## READING TEXT

I'm very disappointed - not only because of the prolonged wait to bring my little guy home, but also because I'm worried that it may be harder to housebreak him on the indoor potty I intend to use (uses artificial turf) after he has become accustomed to pee pee pads.

Do others think this is a valid concern, or will a 12-week old be as easy to train on a different surface as a younger pup? I do realize there may be other pros and cons (e.g., more bite inhibition (pro) but also more bonding to his current "family" (con)).


----------



## RoutineAvocado (Feb 6, 2013)

DebW said:


> Update - Because of some life circumstances, instead of picking up my puppy in the 8-10 week window as previously discussed, the breeder with whom I put down a deposit wants me to wait until the puppy is 11 1/2 to 12 weeks old to pick him up.
> 
> I'm very disappointed - not only because of the prolonged wait to bring my little guy home, but also because I'm worried that it may be harder to housebreak him on the indoor potty I intend to use (uses artificial turf) after he has become accustomed to pee pee pads.
> 
> Do others think this is a valid concern, or will a 12-week old be as easy to train on a different surface as a younger pup? I do realize there may be other pros and cons (e.g., more bite inhibition (pro) but also more bonding to his current "family" (con)).


I don't know the answer, but I'm wondering if the breeder would be willing to start using your preferred method now since she wants to hang on to him a little longer? Maybe that would be a compromise that would ease the disappointment. I haven't heard good things about the artificial turf systems so maybe it would just be easier to stick with what's he trained on anyway? I'm sorry you aren't getting your pup when you had planned.


----------



## DebW (Jun 11, 2013)

Thanks for your thoughts. If the general sentiment is that the artificial turf systems aren't optimal, it's hard for me to ask her to use them - especially as I haven't picked the puppy yet, so she'd have to use if for all of the candidates.

I'm stuck with finding some kind of long-term indoor potty solution. I live in a condo on a high floor, and sub-zero (that's sub-ZERO, not just sub-freezing!) temperatures are common in the winter. My plan was to put a patch of artificial turf into the walk-in shower, where it would be easy to rinse every day. Maybe I could put a washable pee pee pad into the shower just as easily.

## CHECK YOUR UNDERSTANDING
[1] Translate the following sentence from the forum thread on housebreaking a puppy into Spanish: "My plan was to put a patch of artificial turf into the walk-in shower, where it would be easy to rinse every day."
[2] Extract the passage of the forum thread on housebreaking a puppy that lies between "## DebW (Jun" and "of the candidates.", inclusive.

## SUPPLIED MATERIAL
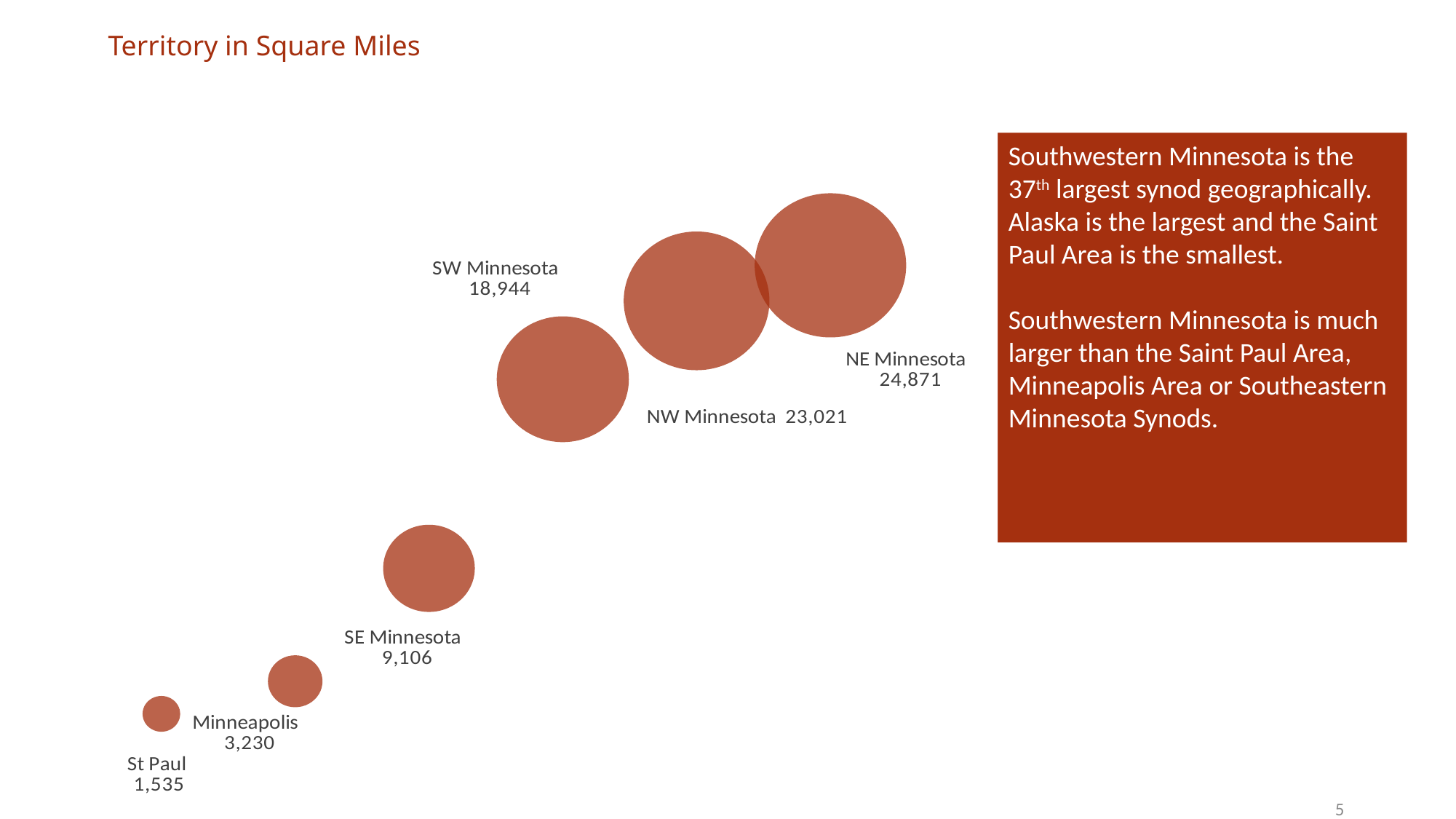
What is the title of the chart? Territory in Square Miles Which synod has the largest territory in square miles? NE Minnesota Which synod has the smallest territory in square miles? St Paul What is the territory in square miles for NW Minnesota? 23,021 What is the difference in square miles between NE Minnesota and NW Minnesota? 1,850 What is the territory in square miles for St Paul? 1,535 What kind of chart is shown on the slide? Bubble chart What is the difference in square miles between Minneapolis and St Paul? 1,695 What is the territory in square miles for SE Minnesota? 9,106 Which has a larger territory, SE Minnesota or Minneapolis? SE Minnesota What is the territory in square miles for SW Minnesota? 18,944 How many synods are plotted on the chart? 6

## ANSWERS FOR EACH ITEM
[1] Mi plan era poner un trozo de césped artificial en la ducha de obra, donde sería fácil enjuagarlo todos los días.

[2]
## DebW (Jun 11, 2013)

Thanks for your thoughts. If the general sentiment is that the artificial turf systems aren't optimal, it's hard for me to ask her to use them - especially as I haven't picked the puppy yet, so she'd have to use if for all of the candidates.